By Jessica Easthope
The burner ignites and suddenly heaven’s not too far from Williamsburg, Brooklyn.
“Hearing all about Michael’s sauce and Rao’s sauce, Lidia’s sauce, I said, you know, maybe someday I’ll come out with my own sauce,” said Monsignor Jamie Gigantiello while at the stove in the rectory of Our Lady of Mt. Carmel Church.
The first shipment of Monsignor Jamie’s tomato sauce has just arrived and with one of the very first jars popped, pasta has found a perfect match.
The sauce Monsignor Jamie calls “a taste of heaven from Brooklyn” has been months in the making. He sourced a facility to jar it, and worked on getting the recipe he says he’s been making for decades just right and ready to be consumed by the masses.
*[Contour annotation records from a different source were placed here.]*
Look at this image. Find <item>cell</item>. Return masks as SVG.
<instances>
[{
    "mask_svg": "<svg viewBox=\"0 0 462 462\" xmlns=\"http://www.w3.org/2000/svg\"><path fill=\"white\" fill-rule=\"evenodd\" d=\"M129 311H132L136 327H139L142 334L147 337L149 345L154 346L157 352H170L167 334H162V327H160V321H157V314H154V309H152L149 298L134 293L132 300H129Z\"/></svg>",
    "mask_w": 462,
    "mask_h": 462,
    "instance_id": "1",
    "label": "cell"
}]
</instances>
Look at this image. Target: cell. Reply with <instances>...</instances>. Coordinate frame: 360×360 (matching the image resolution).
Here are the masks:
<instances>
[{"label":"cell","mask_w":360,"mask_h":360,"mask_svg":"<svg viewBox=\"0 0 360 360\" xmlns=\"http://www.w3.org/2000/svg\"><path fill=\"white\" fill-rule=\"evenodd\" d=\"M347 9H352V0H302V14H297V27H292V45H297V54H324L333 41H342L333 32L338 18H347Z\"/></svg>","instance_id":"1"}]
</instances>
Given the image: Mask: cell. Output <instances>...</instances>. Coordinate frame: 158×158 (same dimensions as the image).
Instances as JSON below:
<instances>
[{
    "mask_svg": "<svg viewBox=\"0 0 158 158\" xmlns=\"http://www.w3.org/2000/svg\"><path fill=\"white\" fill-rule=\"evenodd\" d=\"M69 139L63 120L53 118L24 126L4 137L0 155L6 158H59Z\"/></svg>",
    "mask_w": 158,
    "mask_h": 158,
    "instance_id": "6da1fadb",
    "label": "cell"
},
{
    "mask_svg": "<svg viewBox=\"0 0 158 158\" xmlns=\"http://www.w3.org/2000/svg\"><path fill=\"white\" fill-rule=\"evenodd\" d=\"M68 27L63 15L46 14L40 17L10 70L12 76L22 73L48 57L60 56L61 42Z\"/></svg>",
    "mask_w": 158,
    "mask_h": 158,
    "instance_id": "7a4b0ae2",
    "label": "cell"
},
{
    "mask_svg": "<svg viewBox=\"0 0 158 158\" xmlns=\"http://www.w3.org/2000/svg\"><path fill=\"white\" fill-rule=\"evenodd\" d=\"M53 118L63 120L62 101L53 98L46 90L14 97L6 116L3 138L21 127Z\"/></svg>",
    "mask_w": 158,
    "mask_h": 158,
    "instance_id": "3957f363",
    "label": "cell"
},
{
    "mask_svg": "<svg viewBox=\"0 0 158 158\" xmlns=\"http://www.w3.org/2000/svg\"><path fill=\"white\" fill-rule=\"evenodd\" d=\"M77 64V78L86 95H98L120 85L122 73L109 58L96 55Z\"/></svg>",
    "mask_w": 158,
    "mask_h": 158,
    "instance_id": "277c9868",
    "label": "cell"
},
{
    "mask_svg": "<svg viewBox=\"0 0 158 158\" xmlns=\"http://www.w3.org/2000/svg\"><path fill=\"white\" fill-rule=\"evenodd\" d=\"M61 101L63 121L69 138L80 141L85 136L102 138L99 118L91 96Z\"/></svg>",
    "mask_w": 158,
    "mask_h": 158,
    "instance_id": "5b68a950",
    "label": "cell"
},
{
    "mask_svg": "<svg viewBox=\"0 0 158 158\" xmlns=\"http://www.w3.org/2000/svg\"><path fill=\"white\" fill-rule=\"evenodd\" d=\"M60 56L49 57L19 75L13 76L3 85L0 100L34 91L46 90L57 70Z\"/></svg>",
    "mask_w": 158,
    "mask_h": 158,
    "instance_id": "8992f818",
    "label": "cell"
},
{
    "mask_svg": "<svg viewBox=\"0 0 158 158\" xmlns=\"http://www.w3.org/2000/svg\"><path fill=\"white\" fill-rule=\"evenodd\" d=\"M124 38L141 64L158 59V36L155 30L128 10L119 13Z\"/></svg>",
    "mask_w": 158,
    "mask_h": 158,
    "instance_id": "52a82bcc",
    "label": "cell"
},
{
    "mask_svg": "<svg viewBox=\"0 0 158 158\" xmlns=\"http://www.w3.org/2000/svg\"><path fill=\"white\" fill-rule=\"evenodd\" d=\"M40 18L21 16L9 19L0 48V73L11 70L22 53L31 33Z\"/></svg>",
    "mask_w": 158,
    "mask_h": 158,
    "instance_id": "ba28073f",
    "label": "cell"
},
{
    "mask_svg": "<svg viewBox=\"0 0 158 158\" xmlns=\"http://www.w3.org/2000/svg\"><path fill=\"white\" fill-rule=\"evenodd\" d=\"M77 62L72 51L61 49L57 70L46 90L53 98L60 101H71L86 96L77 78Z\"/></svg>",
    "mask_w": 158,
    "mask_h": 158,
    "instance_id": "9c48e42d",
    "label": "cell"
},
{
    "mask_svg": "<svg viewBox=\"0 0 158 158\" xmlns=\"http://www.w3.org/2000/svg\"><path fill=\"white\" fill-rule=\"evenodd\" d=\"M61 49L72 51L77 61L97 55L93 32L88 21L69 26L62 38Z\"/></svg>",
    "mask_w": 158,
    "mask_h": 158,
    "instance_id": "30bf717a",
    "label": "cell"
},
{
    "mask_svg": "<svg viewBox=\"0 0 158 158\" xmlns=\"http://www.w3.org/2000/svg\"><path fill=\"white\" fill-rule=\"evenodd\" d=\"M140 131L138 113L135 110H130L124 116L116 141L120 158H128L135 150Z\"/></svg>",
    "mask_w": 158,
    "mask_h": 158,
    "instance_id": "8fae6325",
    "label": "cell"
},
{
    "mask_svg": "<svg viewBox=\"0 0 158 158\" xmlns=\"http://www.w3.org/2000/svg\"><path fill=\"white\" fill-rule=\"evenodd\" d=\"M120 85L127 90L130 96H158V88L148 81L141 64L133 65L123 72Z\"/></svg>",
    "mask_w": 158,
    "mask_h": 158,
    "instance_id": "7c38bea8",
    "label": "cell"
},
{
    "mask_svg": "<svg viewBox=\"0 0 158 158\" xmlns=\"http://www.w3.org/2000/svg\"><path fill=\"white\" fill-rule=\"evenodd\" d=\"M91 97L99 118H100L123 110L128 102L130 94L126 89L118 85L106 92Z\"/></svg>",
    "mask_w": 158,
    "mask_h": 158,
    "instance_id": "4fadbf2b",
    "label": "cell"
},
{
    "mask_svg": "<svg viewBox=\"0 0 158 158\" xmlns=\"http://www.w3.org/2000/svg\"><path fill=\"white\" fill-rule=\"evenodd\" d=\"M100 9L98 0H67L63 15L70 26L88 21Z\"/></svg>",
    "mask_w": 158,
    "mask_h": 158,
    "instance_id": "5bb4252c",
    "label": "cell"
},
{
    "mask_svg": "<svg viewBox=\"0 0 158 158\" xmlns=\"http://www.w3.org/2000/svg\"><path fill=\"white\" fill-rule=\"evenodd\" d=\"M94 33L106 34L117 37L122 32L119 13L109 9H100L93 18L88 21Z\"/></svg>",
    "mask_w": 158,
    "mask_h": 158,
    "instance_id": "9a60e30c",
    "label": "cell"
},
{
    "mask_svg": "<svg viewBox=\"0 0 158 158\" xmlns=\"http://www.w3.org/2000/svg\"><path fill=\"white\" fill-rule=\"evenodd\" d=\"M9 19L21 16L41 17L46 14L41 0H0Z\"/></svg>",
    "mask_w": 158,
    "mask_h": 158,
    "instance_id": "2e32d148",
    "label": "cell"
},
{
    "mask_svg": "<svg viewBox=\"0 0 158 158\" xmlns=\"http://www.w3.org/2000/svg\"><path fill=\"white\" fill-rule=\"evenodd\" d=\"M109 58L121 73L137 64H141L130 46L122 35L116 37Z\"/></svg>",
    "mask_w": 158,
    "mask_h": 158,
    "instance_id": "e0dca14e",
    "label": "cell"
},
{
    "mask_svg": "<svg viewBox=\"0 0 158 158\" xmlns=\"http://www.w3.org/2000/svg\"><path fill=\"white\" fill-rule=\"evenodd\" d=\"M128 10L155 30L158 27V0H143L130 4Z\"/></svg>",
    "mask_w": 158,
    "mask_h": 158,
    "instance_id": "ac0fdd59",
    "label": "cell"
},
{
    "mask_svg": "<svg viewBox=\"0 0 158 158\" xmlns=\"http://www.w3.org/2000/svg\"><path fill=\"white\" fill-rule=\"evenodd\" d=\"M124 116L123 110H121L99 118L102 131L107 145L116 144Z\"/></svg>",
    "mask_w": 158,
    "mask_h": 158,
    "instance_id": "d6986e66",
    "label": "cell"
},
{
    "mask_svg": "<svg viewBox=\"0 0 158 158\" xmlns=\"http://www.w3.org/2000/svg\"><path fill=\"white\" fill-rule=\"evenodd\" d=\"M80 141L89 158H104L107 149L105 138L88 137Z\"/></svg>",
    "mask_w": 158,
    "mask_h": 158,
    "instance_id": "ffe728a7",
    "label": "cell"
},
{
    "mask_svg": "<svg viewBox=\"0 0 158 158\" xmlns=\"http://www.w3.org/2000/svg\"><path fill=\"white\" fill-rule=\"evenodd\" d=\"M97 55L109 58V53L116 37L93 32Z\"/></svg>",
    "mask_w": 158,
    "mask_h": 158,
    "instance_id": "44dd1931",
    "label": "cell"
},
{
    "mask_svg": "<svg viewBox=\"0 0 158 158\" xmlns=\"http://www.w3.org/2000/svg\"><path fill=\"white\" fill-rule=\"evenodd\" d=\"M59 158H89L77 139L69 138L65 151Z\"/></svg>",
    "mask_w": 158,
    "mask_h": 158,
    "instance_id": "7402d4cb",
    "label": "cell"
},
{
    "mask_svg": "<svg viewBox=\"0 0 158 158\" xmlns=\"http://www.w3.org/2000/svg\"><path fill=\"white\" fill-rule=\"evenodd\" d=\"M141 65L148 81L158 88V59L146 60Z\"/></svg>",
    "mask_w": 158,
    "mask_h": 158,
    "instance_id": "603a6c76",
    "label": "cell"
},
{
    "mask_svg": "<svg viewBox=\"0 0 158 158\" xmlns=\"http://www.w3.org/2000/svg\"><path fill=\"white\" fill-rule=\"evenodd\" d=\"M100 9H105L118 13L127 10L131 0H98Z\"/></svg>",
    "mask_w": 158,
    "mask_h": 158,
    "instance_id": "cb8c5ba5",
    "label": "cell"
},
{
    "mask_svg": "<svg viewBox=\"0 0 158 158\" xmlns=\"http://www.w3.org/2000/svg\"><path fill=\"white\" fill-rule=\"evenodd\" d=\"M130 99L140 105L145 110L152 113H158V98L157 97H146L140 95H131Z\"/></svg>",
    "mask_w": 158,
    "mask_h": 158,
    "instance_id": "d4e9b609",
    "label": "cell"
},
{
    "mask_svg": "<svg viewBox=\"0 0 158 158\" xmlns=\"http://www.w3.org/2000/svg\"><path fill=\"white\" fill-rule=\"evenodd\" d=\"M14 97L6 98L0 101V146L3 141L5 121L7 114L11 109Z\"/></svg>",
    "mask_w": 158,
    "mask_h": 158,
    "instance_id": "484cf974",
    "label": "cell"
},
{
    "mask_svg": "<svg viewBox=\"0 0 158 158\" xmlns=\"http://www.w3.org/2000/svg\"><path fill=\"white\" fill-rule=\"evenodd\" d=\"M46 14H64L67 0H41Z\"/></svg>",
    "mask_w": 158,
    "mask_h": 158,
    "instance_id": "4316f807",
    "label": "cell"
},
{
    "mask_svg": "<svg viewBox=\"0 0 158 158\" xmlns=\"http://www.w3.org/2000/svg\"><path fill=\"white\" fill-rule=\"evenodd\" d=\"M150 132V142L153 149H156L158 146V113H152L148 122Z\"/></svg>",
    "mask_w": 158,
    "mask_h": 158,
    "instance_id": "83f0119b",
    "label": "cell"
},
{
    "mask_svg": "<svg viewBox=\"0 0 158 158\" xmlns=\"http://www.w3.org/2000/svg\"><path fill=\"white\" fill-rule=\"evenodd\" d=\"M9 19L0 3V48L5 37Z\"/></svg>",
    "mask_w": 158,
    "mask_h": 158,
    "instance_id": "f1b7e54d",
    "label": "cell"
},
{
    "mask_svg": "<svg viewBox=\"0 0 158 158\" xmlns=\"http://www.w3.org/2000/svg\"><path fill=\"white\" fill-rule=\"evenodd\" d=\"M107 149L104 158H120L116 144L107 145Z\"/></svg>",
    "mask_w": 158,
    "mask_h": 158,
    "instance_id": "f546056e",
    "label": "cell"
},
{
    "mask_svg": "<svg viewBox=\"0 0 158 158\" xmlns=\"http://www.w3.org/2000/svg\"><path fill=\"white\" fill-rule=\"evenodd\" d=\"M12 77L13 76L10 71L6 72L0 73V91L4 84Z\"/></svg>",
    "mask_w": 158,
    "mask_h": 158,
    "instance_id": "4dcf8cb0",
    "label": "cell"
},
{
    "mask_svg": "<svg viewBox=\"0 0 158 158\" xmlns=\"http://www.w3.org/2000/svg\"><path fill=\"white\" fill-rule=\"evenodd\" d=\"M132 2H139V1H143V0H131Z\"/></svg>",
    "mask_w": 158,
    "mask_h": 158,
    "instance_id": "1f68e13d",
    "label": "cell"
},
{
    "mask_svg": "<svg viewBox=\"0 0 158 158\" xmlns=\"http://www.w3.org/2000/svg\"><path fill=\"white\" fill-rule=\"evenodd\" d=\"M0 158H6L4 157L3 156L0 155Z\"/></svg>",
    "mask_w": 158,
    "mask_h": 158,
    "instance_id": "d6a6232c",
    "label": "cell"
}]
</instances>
With less than 10 fresh ingredients, it’s a blessed blend of delicious and nutritious.
“I grew up with this sauce. My mother made a simple sauce, a little garlic, some onion, some fresh tomatoes, some basil, a little oregano, a little salt and pepper and then you have your sauce and you simmer it. And the whole thing is to use fresh ingredients, these tomatoes are imported from Italy and that’s the key,” he said.
It sells for 10 dollars a jar, the cost goes to making more of it and marketing the sauce, one hundred percent of the profits go to causes close to Monsignor Jamie’s heart.
“Futures in Education is dear to my heart, I worked with it for 15 years, so part of it will go to Futures in Education, and another part of it will go to the Fratelli Tutti Foundation, which is one of the Holy Father’s new foundations that helps and alleviate poverty, famine, human trafficking throughout the world,” said Monsignor Jamie.
Monsignor Jamie’s sauce can be found in grocery stores around the Diocese of Brooklyn and will be sold at the Our Lady of Mt. Carmel feast which goes from until July 21.